Corrects paragraph 3 to say Skye's eye drug failed in "mid-stage study", not "late-stage study"

Oct 6 (Reuters) - Skye Bioscience SKYE.O said its experimental treatment failed to achieve the main goal of significantly reducing weight in adults with obesity in a mid-stage study, sending the drug developer's shares slumping more than 61% on Monday.

Patients receiving the drug, nimacimab, lost 1.26% of their body weight, when adjusted for placebo rates, lower than the company's expectations of a 5% to 8% reduction.

San Diego, California-based Skye has been banking on nimacimab, a weekly subcutaneous injection, to fuel growth after its eye disease drug candidate failed in a mid-stage study last year.

The company also tested nimacimab in combination with Novo Nordisk's NOVOb.CO semaglutide, the active ingredient in the Danish firm's weight-loss drug Wegovy.

Nimacimab is designed to block the CB1 protein that aids in breaking down stored fat and regulating appetite-related hormones, which can help in sustained weight reduction without loss of muscle.

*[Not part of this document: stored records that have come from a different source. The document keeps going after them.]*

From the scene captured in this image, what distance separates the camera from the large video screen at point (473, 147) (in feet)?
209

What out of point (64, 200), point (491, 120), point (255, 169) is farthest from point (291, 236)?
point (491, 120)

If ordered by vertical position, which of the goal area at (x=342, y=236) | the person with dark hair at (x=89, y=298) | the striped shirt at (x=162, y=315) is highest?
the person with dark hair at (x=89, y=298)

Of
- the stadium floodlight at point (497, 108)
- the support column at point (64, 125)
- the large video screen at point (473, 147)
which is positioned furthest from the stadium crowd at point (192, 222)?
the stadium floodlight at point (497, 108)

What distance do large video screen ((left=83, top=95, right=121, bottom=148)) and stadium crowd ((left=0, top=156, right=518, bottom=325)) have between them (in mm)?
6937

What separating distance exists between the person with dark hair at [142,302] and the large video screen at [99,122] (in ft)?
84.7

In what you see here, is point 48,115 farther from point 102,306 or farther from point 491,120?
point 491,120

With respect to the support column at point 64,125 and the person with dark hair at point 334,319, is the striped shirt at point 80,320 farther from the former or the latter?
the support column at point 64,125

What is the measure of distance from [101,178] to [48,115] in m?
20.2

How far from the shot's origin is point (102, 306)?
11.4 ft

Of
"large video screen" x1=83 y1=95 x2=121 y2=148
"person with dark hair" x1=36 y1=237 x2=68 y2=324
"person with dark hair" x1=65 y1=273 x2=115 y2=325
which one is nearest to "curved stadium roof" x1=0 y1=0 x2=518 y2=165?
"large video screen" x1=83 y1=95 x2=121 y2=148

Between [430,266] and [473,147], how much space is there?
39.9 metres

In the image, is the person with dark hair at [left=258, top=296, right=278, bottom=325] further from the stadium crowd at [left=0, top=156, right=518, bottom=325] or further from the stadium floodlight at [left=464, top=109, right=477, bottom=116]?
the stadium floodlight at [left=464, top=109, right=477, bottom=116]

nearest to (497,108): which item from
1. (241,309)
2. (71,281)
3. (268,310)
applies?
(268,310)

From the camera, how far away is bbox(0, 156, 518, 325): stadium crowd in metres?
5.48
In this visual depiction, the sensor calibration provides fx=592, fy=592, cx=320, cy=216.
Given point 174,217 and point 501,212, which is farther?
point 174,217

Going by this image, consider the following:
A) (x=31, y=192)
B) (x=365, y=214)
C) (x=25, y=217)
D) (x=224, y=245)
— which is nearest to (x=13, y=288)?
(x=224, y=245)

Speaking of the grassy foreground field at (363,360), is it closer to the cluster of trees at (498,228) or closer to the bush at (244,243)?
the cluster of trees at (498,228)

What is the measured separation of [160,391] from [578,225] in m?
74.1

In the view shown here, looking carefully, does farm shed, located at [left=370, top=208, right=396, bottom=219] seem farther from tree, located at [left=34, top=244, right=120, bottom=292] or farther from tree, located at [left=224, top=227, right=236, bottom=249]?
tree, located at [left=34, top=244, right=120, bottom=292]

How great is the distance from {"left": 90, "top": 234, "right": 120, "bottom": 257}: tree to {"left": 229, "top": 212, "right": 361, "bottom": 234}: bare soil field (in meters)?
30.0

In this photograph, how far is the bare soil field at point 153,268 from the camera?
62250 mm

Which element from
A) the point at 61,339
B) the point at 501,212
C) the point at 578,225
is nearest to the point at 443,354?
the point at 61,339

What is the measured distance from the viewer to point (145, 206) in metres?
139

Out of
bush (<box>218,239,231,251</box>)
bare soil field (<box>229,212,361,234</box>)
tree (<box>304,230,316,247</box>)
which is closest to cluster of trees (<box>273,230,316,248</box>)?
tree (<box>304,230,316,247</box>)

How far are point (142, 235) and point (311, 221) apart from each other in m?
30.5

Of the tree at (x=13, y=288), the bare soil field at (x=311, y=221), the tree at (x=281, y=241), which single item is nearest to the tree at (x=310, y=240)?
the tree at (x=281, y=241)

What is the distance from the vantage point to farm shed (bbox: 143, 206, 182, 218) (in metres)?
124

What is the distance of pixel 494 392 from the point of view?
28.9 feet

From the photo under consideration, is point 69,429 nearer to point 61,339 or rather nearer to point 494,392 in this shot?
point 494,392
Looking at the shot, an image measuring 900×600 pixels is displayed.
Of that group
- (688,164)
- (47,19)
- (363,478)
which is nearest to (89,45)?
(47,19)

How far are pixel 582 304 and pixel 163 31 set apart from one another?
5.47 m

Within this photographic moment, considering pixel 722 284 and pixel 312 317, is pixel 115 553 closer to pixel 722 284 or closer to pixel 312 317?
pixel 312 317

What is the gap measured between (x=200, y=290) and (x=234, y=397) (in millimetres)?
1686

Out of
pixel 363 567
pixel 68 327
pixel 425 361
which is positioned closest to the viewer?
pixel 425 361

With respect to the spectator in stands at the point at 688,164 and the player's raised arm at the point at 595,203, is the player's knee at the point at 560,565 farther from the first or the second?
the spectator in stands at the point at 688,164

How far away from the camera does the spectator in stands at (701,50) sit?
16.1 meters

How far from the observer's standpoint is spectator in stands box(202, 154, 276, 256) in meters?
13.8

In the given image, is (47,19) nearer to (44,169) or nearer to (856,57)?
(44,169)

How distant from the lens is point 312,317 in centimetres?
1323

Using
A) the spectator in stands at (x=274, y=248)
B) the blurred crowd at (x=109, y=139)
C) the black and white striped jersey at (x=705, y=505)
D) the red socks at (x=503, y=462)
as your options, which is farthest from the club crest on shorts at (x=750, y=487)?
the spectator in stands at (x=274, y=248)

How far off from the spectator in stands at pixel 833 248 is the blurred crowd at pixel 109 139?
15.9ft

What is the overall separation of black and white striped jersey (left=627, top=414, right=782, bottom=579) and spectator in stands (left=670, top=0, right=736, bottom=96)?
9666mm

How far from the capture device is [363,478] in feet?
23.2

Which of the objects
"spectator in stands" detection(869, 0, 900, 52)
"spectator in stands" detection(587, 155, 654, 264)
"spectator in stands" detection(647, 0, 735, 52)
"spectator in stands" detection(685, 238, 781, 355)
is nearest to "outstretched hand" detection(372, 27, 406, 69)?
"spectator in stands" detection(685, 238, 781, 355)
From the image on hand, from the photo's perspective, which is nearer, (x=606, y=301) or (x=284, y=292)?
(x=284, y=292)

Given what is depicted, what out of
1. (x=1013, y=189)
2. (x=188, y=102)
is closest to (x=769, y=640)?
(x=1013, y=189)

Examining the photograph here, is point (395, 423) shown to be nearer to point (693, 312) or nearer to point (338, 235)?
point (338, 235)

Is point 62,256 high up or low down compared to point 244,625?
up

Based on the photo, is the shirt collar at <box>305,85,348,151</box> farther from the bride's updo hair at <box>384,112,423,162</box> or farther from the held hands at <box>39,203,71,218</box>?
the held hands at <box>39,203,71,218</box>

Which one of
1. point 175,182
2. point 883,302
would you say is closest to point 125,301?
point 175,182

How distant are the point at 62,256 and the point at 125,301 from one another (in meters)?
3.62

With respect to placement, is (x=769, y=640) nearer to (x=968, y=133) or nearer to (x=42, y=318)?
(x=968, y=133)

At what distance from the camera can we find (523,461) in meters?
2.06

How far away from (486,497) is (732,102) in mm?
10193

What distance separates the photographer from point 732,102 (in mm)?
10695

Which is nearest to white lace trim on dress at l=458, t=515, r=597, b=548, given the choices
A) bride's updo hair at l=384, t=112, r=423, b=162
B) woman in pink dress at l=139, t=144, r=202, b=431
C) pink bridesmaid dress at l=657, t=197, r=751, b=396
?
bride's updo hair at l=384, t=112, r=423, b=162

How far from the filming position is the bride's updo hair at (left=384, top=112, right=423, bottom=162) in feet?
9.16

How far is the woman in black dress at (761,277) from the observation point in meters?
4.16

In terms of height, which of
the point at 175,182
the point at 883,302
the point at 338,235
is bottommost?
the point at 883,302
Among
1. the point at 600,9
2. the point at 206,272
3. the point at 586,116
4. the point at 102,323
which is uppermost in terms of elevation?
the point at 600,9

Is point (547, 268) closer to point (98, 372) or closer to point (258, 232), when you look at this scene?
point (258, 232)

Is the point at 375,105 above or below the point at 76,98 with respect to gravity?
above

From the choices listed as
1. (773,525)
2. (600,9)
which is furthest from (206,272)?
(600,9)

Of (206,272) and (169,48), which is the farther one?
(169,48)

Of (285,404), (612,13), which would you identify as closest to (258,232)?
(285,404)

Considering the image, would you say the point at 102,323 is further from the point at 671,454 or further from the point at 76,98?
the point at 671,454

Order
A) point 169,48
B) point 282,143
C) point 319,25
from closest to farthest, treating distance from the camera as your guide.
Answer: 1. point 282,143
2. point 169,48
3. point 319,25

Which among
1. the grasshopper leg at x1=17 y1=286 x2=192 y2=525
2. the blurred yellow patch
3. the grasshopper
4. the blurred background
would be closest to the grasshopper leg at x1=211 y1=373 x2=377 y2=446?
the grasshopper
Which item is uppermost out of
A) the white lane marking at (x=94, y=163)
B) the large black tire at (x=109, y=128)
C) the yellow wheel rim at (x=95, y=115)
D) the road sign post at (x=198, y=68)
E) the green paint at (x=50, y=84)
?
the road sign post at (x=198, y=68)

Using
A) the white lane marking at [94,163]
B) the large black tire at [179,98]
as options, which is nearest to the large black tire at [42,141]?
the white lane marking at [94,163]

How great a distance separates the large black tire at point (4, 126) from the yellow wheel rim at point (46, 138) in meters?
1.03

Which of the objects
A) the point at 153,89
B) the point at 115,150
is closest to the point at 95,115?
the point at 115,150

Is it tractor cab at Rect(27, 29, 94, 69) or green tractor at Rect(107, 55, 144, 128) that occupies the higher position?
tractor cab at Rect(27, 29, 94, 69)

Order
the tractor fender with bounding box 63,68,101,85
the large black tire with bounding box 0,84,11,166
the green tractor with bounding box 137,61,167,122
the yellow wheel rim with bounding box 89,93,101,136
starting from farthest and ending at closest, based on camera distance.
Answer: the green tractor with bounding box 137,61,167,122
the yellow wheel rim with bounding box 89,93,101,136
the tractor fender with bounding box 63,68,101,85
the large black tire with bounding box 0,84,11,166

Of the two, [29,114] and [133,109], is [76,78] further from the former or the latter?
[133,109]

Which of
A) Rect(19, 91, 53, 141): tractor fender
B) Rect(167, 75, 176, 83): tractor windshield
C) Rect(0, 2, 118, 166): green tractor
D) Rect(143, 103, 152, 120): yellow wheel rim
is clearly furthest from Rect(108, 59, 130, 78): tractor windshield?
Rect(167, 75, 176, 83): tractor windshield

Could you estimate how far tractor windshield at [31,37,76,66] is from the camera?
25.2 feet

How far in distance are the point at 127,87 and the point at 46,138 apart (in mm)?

The study, which enrolled 136 overweight adults, showed that patients who took nimacimab and semaglutide lost 13.2% of their body weight on average, compared with 10.25% for those on semaglutide alone after 26 weeks.

The combination helped patients preserve more lean mass compared with semaglutide alone, it said.

Roughly a dozen companies, including Eli Lilly LLY.N, Regeneron REGN.O and smaller rivals Scholar Rock SRRK.O and Veru VERU.O, are testing treatments that target proteins tied to muscle preservation or growth.

These treatments, being tested in combination with Novo and Lilly's drugs, could generate more than $30 billion in sales by 2035.

Skye said no neuropsychiatric issues linked to nimacimab were reported in the study. It expects data from a 26-week extension of the study in the first quarter of 2026.